* _TRAVAIL DEMANDÉ_: Poursuivez le texte sur l'immunité et les prérogatives de l'Exécutif en reprenant juste après sa dernière phrase.

Le public, les médias et l’opposition politique y ont-ils accès ? Les représentants de l’Exécutif sont-ils obligés (par la loi ou par l’usage) de justifier leurs décisions ? Existe-t-il des règles précises contre les ingérences politiques dans le travail quotidien de l’administration, c’est-à-dire des règles formelles exigeant la neutralité politique des fonctionnaires ? Les procédures d’aliénation des biens de l’État sont-elles transparentes ? Y a-t-il des ventes de biens publics qui donnent l’impression de favoriser, indûment, ceux ayant des liens étroits avec le parti au pouvoir ? Les membres de l’Exécutif sont-ils contraints par la loi de justifier leurs décisions ?
baliser l’immunité et délimiter les prérogatives de l’Exécutif
Un régime d’immunités et de prérogatives est toujours nécessaire pour protéger le statut des hauts fonctionnaires de l’État. Il serait inefficace qu’un juge, par exemple, puisse être tenu personnellement responsable d’une erreur commise, de bonne foi, au cours d’un procès. Le véritable remède à ces situations réside dans le procès en appel et les prérogatives de clémence.
Assurément, il est également contraire à l’intérêt public que des hommes politiques de haut niveau soient pris dans des litiges mineurs de nature privée ou qu’un chef d’État soit interrogé dans le box des témoins à la suite d’une plainte déposée par n’importe quel individu.

* _EXTRAITS DE DONNÉES_:
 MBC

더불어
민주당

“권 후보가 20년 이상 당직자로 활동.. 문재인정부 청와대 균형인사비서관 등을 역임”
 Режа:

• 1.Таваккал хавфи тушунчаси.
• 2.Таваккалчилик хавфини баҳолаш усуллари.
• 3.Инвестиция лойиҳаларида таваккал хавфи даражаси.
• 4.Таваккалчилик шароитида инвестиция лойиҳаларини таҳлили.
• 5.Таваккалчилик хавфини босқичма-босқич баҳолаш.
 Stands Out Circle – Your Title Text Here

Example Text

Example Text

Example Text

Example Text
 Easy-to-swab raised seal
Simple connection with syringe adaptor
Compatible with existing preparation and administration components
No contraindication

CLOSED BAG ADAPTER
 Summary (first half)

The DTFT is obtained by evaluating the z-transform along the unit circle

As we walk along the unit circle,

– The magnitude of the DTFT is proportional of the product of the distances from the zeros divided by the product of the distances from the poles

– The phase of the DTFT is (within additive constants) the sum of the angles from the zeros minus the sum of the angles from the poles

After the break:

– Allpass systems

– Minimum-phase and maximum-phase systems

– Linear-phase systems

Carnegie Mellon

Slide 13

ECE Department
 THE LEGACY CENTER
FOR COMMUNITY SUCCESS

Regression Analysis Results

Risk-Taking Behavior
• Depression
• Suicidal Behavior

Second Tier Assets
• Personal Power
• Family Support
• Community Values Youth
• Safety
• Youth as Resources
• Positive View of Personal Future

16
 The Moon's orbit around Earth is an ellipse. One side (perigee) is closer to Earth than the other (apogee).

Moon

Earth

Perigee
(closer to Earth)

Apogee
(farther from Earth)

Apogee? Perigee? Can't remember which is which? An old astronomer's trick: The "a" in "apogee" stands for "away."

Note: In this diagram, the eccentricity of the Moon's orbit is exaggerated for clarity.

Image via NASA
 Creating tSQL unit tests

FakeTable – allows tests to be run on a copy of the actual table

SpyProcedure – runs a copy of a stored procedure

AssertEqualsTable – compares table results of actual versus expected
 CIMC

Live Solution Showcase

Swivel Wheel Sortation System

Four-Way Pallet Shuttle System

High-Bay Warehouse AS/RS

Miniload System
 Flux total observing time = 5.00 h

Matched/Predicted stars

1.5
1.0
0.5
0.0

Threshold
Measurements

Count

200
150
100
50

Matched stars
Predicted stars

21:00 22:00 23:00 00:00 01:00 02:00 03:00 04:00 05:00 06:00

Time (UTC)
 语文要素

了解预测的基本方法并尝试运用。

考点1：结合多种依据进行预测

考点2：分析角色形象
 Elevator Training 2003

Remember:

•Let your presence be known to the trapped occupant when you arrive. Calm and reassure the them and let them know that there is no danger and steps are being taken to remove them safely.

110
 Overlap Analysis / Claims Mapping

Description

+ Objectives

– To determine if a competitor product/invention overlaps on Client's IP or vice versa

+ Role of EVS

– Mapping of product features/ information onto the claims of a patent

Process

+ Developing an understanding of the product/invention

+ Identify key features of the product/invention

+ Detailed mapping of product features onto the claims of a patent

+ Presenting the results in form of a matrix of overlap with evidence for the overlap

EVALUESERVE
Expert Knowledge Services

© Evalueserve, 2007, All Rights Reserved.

* _RÉPONSE_:
Dans les pays où la tradition démocratique n’est pas respectée, il peut être nécessaire d’accorder aux parlementaires des immunités simplement pour leur permettre de faire leur travail face à une administration corrompue. Cependant, il est tout aussi important de définir d’une manière aussi restrictive que possible le champ de ces immunités et prérogatives, qui dérogent au principe d’égalité devant la loi et affaiblissent l’autorité de l’administration. Aucune immunité ou prérogative ne doit permettre à un corrompu de s’abri- ter derrière elle pour échapper aux autorités chargées de faire appliquer la loi. Il faut, par ailleurs, qu’elles cessent dès que le bénéficiaire quitte ses fonctions sauf, bien sûr, lorsqu’elles concernent des actes officiels accomplis de bonne foi.
Une immunité qui excède le terme du mandat ne sert les intérêts de personne si ce n’est ceux des personnes corrompues. Des limites sont imposées à la durée des fonctions présidentielles et au nombre de mandats auxquels on peut prétendre. Il est donc parfaitement logique de penser que la certitude de perdre le pouvoir à l’avenir rappelle au président en exercice qu’il devra rendre des comptes à l’expiration de son mandat.